Quand comprendrions-nous que nos problèmes de sous-développement sont d'abord culturels??? La Révolution industrielle était née au XVIII ème siècle et avait embrassé rapidement toute l'Europe jusqu'à Vladivostok,extrême Orient de la Russie, telle une tâche d'huile.Il lui suffisait simplement de traverser ce "fleuve" de la Méditerranée pour nous parvenir. Ce ne fut jamais fait et ne fut jamais arrivée !!! Les freins étaient culturels…
Nous nous enorgueillissons de tous ceux qui avaient fait honneur à la culture qui les avait accueillis,LA CULTURE LATINE, notamment, mais si Saint Augustin était le philosophe de l'église chrétienne, nous regrettons que la culture kabyle n'avait pas porté sa pensée et pas plus qu elle n’ait . porté celle d Ibn Khaldoun ou du grand commentateur d’Aristote qu’était le grand Averroes. Tout notre problème était et est encore là, précisément…

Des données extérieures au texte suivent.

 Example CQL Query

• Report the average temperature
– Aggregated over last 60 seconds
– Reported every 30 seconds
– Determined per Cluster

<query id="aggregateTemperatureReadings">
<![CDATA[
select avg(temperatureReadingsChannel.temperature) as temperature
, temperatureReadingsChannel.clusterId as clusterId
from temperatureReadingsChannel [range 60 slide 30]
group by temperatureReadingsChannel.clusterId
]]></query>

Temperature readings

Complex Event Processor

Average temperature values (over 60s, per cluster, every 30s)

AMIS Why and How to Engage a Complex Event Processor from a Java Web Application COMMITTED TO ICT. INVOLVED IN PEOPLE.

Dans un monde qui se meurt, on n’est pas encore venu au monde, pour paraphraser Kateb Yacine (universel, lui) !!! Et venir au monde, exister, ne peut se faire sans l’effort soutenu en perspective de la définition de soi cohérent, de sa cohésion , de sa reconnaissance en tant que tel et d’acquisition de la connaissance et du savoir-faire. En tout domaine. Exister, c’est rattraper les Autres et, pourquoi pas les dépasser un jour, le rêve est permis et le génie berbère existe bel et bien. EXISTER, c’est PARTICIPER A LA DÉFINITION DE L’UNIVERSEL ( A HAUTEUR DE CEUX QUI NOUS L'INTERDISENT,AUJOURD'HUI) ET A SA CONSTRUCTION CAR ON NE NAÎT PAS DE L’INDULGENCE DES AUTRES, MAIS DE SA PROPRE DIFFÉRENCE, DE SA PROPRE LUMIÈRE. Tout le reste ne mérite même pas un regard…Bonne année, quand même.